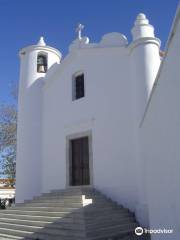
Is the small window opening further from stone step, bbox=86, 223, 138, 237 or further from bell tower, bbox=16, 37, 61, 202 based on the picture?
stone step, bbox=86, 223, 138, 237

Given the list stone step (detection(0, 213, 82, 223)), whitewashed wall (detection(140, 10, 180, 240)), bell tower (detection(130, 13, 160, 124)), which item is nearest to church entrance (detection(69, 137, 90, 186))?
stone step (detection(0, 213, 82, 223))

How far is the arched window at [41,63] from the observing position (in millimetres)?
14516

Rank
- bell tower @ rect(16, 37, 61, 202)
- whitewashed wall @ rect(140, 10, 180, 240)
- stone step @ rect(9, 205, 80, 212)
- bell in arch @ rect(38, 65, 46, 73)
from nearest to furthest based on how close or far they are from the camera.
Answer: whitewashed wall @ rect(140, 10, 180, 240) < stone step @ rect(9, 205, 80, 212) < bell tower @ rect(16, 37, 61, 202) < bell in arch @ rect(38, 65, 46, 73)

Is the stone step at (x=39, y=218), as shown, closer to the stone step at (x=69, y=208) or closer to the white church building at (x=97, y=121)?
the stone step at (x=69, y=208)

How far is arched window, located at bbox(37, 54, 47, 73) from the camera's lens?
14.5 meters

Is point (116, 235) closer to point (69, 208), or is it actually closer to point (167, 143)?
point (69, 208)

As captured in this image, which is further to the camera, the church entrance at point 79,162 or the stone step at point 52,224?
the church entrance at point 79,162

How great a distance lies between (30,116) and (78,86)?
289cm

**********

» GIVEN EXERCISE
Rewrite the rows from the line with "How far is arched" through the last row, both ends included, as a two-column CSV with the columns text and answer. Use one CSV line per row, put each field in quotation marks, and replace any line breaks with spaces.

» EXERCISE RESULT
text,answer
"How far is arched window, located at bbox(37, 54, 47, 73) from the camera's lens?","14.5 meters"
"Is point (116, 235) closer to point (69, 208), or is it actually closer to point (167, 143)?","point (69, 208)"
"As captured in this image, which is further to the camera, the church entrance at point 79,162 or the stone step at point 52,224?","the church entrance at point 79,162"
"How great a distance lies between (30,116) and (78,86)?","289cm"